Now in Legal Rebels:
Posted May 10, 2010 11:14 am CDT
The debate over the U.S. Supreme Court confirmation of Sonia Sotomayor was largely driven by her prior comment about a “wise Latina” possibly being able to reach a better result as a judge. Is there a similar revelation lurking in the background of Elena Kagan, said to be Obama’s choice to replace Justice John Paul Stevens?
It’s possible but unlikely, SCOTUSblog concludes. Kagan already made extensive disclosures of her finances, writings and speeches when she went through the confirmation process for solicitor general, the blog says. Nothing very substantial surfaced. The only significant information yet to be mined would come from files from the Clinton administration where Kagan was a lawyer in the White House counsel’s office and a domestic policy official.
It’s unclear how many of the materials will be withheld under claims of attorney-client privilege, the blog says. In any event, the administration has already had ample time to check those files for smoking guns.
One issue that may surface is Kagan’s lack of judicial experience, according to the blog and the New York Times. “That lack of time on the bench may both help and hurt her confirmation prospects,” the Times says, “allowing critics to question whether she is truly qualified while denying them a lengthy judicial paper trail filled with ammunition for attacks.”
SCOTUSblog identifies nine other issues that will be cited by supporters and detractors, and five issues that won’t “blossom into major points of discussion.” Among the issues that will be cited by detractors:
• Her stance in an amicus brief against a law that bars funds for schools that ban military recruiters because they discriminate against gays. Kagan opposed the law, but allowed military recruiters on campus.

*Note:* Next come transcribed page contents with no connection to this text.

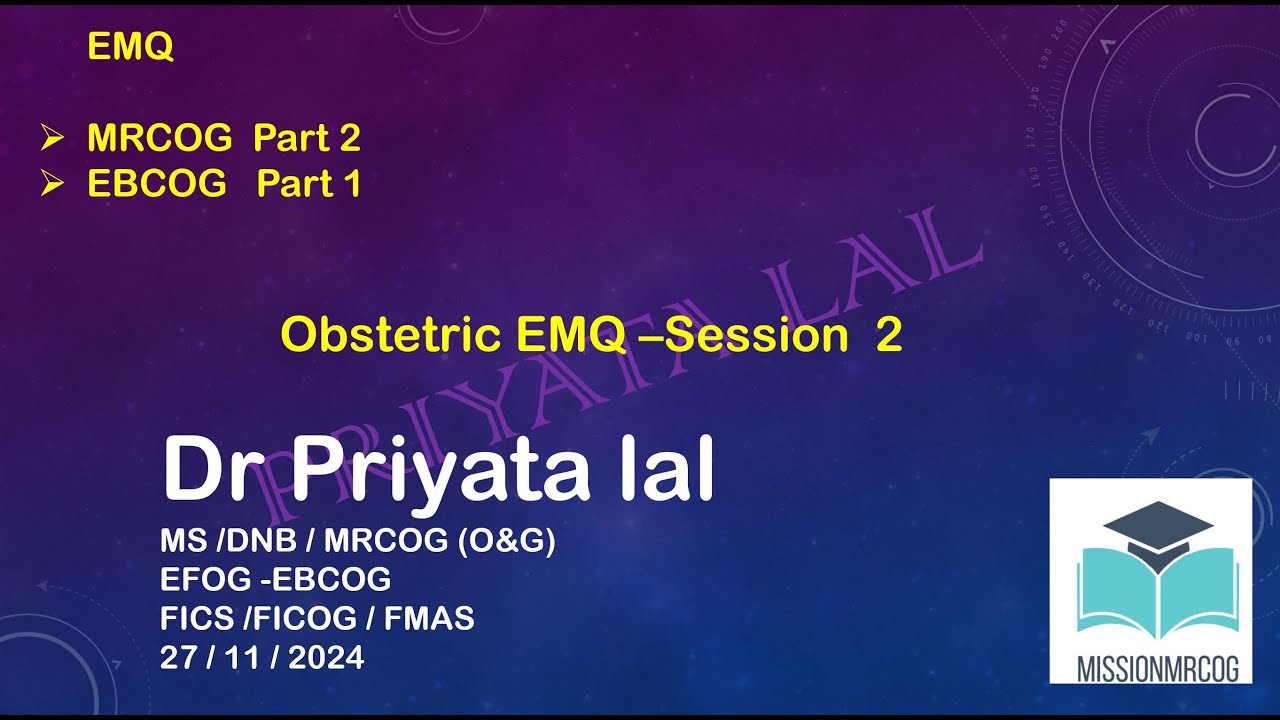 EMQ

➢ MRCOG Part 2
➢ EBCOG Part 1

PRIYATA LAL

Obstetric EMQ –Session 2

Dr Priyata lal

MS /DNB / MRCOG (O&G)
EFOG -EBCOG
FICS /FICOG / FMAS
27 / 11 / 2024

MISSIONMRCOG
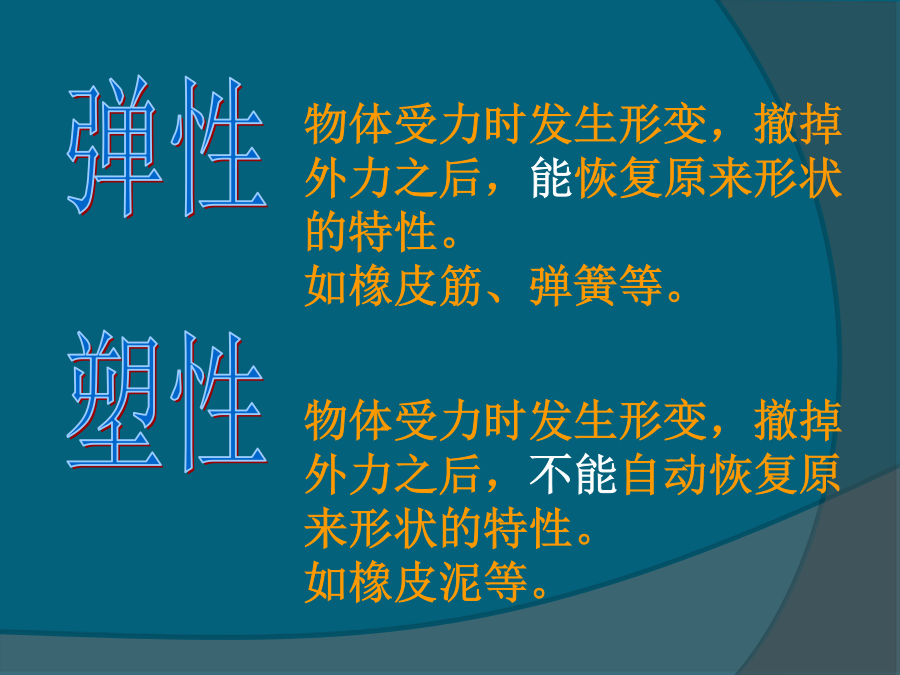 弹性

物体受力时发生形变，撤掉外力之后，能恢复原来形状的特性。
如橡皮筋、弹簧等。

塑性

物体受力时发生形变，撤掉外力之后，不能自动恢复原来形状的特性。
如橡皮泥等。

• Her views on executive power. Kagan has promoted strong presidential power in administrative matters, but not in the war on terror.
• An article she wrote criticizing Supreme Court nominees who don’t give detailed answers to questions about specific issues.
One of the issues that won’t amount to much involves religion, according to SCOTUSblog. With the confirmation of Kagan, the Supreme Court will have three Jewish justices and six Catholics. “But religious heritage seems not to be emerging as a real issue,” the blog says.